Maggie drew a long breath and pushed her heavy hair back, as if to see a sudden vision more clearly.Here, then, was a secret of life that would enable her to renounce all other secrets - here was a sublime height to be reached without the help of outward things - here was insight, and strength, and conquest, to be won by means entirely within her own soul, where a supreme teacher was waiting to be heard.It flashed through her like the suddenly apprehended solution of a problem, that all the miseries of her young life had come from fixing her heart on her own pleasure, as if that were the central necessity of the universe; and for the first time she saw the possibility of shifting the position from which she looked at the gratification of her own desires, of taking her stand out of herself, and looking at her own life as an insignificant part of a divinely guided whole.
She read on and on in the old book, devouring eagerly the dialogues with the invisible Teacher, the pattern of sorrow, the source of all strength;returning to it after she had been called away, and reading till the sun went down behind the willows.With all the hurry of an imagination that could never rest in the present, she sat in the deepening twilight forming plans of self-humiliation and entire devotedness, and in the ardour of first discovery, renunciation seemed to her the entrance into that satisfaction which she had so long been craving in vain.She had not perceived - how could she until she had lived longer? - the inmost truth of the old monk's outpourings, that renunciation remains sorrow, though a sorrow borne willingly.
Maggie was still panting for happiness, and was in ecstasy because she had found the key to it.She knew nothing of doctrines and systems - of mysticism or quietism: but this voice out of the far-off middle ages, was the direct communication of a human soul's belief and experience, and came to Maggie as an unquestioned message.
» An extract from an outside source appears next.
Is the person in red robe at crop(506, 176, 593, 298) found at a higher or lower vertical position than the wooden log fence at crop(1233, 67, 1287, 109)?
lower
I suppose that is the reason why the small old-fashioned book, for which you need only pay sixpence at a book-stall, works miracles to this day, turning bitter waters into sweetness; while expensive sermons and treatises newly issued leave all things as they were before.It was written down by a hand that waited for the heart's prompting, it is the chronicle of a solitary, hidden anguish, struggle, trust and triumph - not written on velvet cushions to teach endurance to those who are treading with bleeding feet on the stones.And so it remains to all time, a lasting record of human needs and human consolations, the voice of a brother who, ages ago, felt and suffered and renounced - in the cloister, perhaps, with serge gown and tonsured head, with much chanting and long fasts, and with a fashion of speech different from ours - but under the same silent far-off heavens, and with the same passionate desires, the same strivings, the same failures, the same weariness.
In writing the history of unfashionable families, one is apt to fall into a tone of emphasis which is very far from being the tone of good society, where principles and beliefs are not only of an extremely moderate kind, but are always presupposed, no subjects being eligible but such as can be touched with a light and graceful irony.But then, good society has its claret and its velvet carpets, its dinner-engagements six weeks deep, its opera and its faëry ballrooms; rides of its ennui on thoroughbred horses, lounges at the club, has to keep clear of crinoline vortices, gets is science done by Faraday, and its religion by the superior clergy who are to be met in the best houses: how should it have time or need for belief and emphasis? But good society, floated on gossamer wings of light irony, is of very expensive production; requiring nothing less than a wide and arduous national life condensed in unfragrant deafening factories, cramping itself in mines, sweating at furnaces, grinding, hammering, weaving under more or less oppression of carbonic acid - or else, spread over sheepwalks, and scattered in lonely houses and huts on the clayey or chalky cornlands, where the rainy days look dreary.This wide national life is based entirely on emphasis - the emphasis of want, which urges it into all the activities necessary for the maintenance of good society and light irony: it spends its heavy years often in a chill, uncarpeted fashion amidst family discord unsoftened by long corridors.Under such circumstances there are many among its myriads of souls who have absolutely needed an emphatic belief, life in this unpleasurable shape demanding some solution even to unspeculative minds; just as you inquire into the stuffing of your couch when anything galls you there, whereas eider-down and perfect French springs excite no question.Some have an emphatic belief in alcohol, and seek their ekstasis or outside standing-ground in gin, but the rest require something that good society calls enthusiasm, something that will present motives in an entire absence of high prizes, something that will give patience and feed human love when the limbs ache with weariness and human looks are hard upon us - something, clearly, that lies outside personal desires, that includes resignation for ourselves and active love for what is not ourselves.